Bild: Richtig so, gründliches Händewaschen schützt vor einer Infektion. In S…
Berlin taz | Kinder und Hygiene – das ist zu guten Teilen ein Widerspruch
in sich. Schule und Hygiene in Berlin zu guten Teilen leider auch. In der
Anlaufphase nach dem Lockdown kommen nun alle drei Faktoren zusammen und
stellen Bildungsverwaltung, Schulen, Eltern, LehrerInnen und natürlich die
Kinder vor Herausforderungen, die sich nicht wirklich bewältigen lassen.
Bund und Länder haben am Mittwoch beschlossen, dass ab 4. Mai die Schulen
wieder schrittweise geöffnet werden können. In Berlin werden das die 11.
Klassen an Gymnasien, die 9. und 12. Klassen an Integrierten
Sekundarschulen sowie die 6. Grundschulklassen sein, wie Bildungssenatorin
Sandra Scheeres (SPD) am Donnerstag mitteilte. Die 10. Klassen starten
wegen der Vorbereitung auf den Mittleren Schulabschluss (MSA) sogar schon
am 27. April. Aber natürlich kann das nur ein Anfang sein, weitere Klassen
sollen bald folgen – schließlich sind am 25. Juni bereits Sommerferien in
Berlin.
Vor der Öffnung aber muss jede einzelne Schule einen „Hygieneplan“
aufstellen, haben Bund und Länder entschieden. Wie der genau aussieht, ist
unklar. Sicher ist: Schulen müssen besser als bisher sicherstellen, dass
auf Toiletten Papier, Desinfektionsmittel und Seife wirklich vorhanden
sind. Das ist zwar keine leichte, aber immerhin eine lösbare, weil
organisierbare Aufgabe.
Schwieriger wird es beim Abstandhalten: Um die vorgeschriebene
1,5-Meter-Distanz in den Klassenzimmern zu gewährleisten, müssen die
vollgepackten Klassen halbiert und getrennt voneinander unterrichtet
werden. Entsprechend mehr Lehrkräfte und Räume werden dafür gebraucht.
Dabei sind LehrerInnen seit Jahren Mangelware, Ähnliches gilt für den Platz
in Schulen.
Besonders für GrundschülerInnen dürfte es schwierig sein und auch Ängste
hervorrufen, allein an einem Tisch zu sitzen, besteht ein guter Teil der
Aufgaben doch im gemeinsamen Lernen, etwa im Austausch mit den
Sitznachbarn. Und wie das Abstandhalten auf dem Schulhof funktionieren
soll, wo es gerade ums Austoben, ums Rennen, ums Lachen geht, ist völlig
unvorstellbar. Selbst wenn alle Kinder angehalten sein sollten, einen
Mund-Nasen-Schutz zu tragen: Wer bitte soll das kontrollieren?

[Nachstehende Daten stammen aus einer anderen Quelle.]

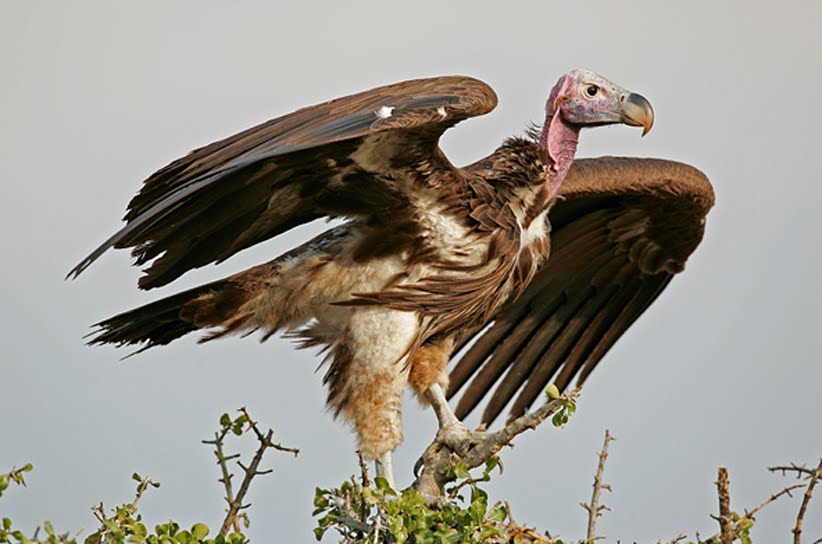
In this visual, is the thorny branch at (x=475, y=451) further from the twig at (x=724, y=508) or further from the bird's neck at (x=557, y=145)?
the bird's neck at (x=557, y=145)

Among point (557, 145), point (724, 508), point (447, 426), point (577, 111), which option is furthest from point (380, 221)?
point (724, 508)

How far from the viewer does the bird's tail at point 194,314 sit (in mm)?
6031

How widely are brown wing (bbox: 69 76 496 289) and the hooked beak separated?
1177 mm

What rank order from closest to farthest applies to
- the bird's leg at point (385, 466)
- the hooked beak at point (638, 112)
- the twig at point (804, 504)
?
the twig at point (804, 504) < the bird's leg at point (385, 466) < the hooked beak at point (638, 112)

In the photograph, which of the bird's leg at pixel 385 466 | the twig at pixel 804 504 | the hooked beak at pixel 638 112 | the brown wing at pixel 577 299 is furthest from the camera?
the brown wing at pixel 577 299

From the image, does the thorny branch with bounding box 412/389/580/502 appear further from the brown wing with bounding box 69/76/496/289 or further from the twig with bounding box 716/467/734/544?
the brown wing with bounding box 69/76/496/289

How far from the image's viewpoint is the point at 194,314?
6070mm

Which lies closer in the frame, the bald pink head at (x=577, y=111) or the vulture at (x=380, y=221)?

(Grundschul-)LehrerInnen stellt die Schulanfangsphase in der Coronazeit vor
eine Zerreißprobe: Sie sollen ab Mai auch wieder physisch in der Klasse
anwesend sein, Fragen beantworten, Nähe zeigen, aber gleichzeitig auf
Distanz bleiben, auch zum Eigenschutz. Und an sich wäre es aus sozialen
Gründen sinnvoll, die Schulen schnell für alle Kinder, gerade für solche
aus bildungsfernen Schichten, zu öffnen – diese Forderung ignoriert aber
die Sicherheit der LehrerInnen. Ganz abgesehen von der Frage, was passieren
würde, wenn ein Kind oder ein Elternteil positiv auf das Coronavirus
getestet würde: Wäre dann die ganze Schule wieder dicht?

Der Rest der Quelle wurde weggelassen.